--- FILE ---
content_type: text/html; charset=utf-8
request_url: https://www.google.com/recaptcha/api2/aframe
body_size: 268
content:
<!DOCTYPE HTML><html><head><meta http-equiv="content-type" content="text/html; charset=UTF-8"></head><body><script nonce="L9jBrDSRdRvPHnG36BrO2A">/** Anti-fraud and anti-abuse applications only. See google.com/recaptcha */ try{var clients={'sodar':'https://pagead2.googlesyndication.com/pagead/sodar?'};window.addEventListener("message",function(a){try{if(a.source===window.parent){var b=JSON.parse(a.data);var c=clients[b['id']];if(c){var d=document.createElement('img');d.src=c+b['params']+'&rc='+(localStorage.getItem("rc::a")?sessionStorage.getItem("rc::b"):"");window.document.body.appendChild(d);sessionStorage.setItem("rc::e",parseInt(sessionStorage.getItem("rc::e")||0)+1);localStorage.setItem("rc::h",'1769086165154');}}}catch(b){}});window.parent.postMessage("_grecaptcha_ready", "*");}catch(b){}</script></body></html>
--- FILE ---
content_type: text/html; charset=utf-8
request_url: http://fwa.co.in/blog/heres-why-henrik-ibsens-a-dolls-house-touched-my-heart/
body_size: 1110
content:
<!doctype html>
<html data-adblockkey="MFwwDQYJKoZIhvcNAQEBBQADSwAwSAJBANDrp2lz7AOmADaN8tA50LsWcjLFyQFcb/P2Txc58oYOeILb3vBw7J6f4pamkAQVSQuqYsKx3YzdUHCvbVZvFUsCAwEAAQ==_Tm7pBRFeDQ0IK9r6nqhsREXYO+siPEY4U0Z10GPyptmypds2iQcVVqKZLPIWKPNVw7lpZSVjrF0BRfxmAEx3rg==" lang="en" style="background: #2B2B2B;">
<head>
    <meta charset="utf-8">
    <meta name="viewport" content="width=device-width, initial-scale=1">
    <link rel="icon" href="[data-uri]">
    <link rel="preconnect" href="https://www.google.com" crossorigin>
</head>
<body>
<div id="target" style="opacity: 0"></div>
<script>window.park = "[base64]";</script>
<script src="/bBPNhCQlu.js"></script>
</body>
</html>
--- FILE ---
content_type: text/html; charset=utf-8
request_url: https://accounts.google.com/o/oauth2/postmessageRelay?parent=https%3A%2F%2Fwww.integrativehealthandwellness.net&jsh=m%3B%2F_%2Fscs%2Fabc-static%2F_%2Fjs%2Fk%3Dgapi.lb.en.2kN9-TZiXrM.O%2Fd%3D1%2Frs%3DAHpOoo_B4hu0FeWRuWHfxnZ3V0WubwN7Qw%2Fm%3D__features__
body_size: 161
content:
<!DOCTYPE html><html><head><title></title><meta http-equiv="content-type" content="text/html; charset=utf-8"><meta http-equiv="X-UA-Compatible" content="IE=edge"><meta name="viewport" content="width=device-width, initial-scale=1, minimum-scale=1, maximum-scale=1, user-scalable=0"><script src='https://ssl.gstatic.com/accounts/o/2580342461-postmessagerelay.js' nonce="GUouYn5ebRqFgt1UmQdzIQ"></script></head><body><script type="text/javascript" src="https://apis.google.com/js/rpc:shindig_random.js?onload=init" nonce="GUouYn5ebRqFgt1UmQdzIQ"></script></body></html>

*Work request:* Reproduce the entries above in full by retyping them exactly.

*Answer to this task:*
--- FILE ---
content_type: text/html; charset=utf-8
request_url: https://www.google.com/recaptcha/api2/aframe
body_size: 268
content:
<!DOCTYPE HTML><html><head><meta http-equiv="content-type" content="text/html; charset=UTF-8"></head><body><script nonce="L9jBrDSRdRvPHnG36BrO2A">/** Anti-fraud and anti-abuse applications only. See google.com/recaptcha */ try{var clients={'sodar':'https://pagead2.googlesyndication.com/pagead/sodar?'};window.addEventListener("message",function(a){try{if(a.source===window.parent){var b=JSON.parse(a.data);var c=clients[b['id']];if(c){var d=document.createElement('img');d.src=c+b['params']+'&rc='+(localStorage.getItem("rc::a")?sessionStorage.getItem("rc::b"):"");window.document.body.appendChild(d);sessionStorage.setItem("rc::e",parseInt(sessionStorage.getItem("rc::e")||0)+1);localStorage.setItem("rc::h",'1769086165154');}}}catch(b){}});window.parent.postMessage("_grecaptcha_ready", "*");}catch(b){}</script></body></html>
--- FILE ---
content_type: text/html; charset=utf-8
request_url: http://fwa.co.in/blog/heres-why-henrik-ibsens-a-dolls-house-touched-my-heart/
body_size: 1110
content:
<!doctype html>
<html data-adblockkey="MFwwDQYJKoZIhvcNAQEBBQADSwAwSAJBANDrp2lz7AOmADaN8tA50LsWcjLFyQFcb/P2Txc58oYOeILb3vBw7J6f4pamkAQVSQuqYsKx3YzdUHCvbVZvFUsCAwEAAQ==_Tm7pBRFeDQ0IK9r6nqhsREXYO+siPEY4U0Z10GPyptmypds2iQcVVqKZLPIWKPNVw7lpZSVjrF0BRfxmAEx3rg==" lang="en" style="background: #2B2B2B;">
<head>
    <meta charset="utf-8">
    <meta name="viewport" content="width=device-width, initial-scale=1">
    <link rel="icon" href="[data-uri]">
    <link rel="preconnect" href="https://www.google.com" crossorigin>
</head>
<body>
<div id="target" style="opacity: 0"></div>
<script>window.park = "[base64]";</script>
<script src="/bBPNhCQlu.js"></script>
</body>
</html>
--- FILE ---
content_type: text/html; charset=utf-8
request_url: https://accounts.google.com/o/oauth2/postmessageRelay?parent=https%3A%2F%2Fwww.integrativehealthandwellness.net&jsh=m%3B%2F_%2Fscs%2Fabc-static%2F_%2Fjs%2Fk%3Dgapi.lb.en.2kN9-TZiXrM.O%2Fd%3D1%2Frs%3DAHpOoo_B4hu0FeWRuWHfxnZ3V0WubwN7Qw%2Fm%3D__features__
body_size: 161
content:
<!DOCTYPE html><html><head><title></title><meta http-equiv="content-type" content="text/html; charset=utf-8"><meta http-equiv="X-UA-Compatible" content="IE=edge"><meta name="viewport" content="width=device-width, initial-scale=1, minimum-scale=1, maximum-scale=1, user-scalable=0"><script src='https://ssl.gstatic.com/accounts/o/2580342461-postmessagerelay.js' nonce="GUouYn5ebRqFgt1UmQdzIQ"></script></head><body><script type="text/javascript" src="https://apis.google.com/js/rpc:shindig_random.js?onload=init" nonce="GUouYn5ebRqFgt1UmQdzIQ"></script></body></html>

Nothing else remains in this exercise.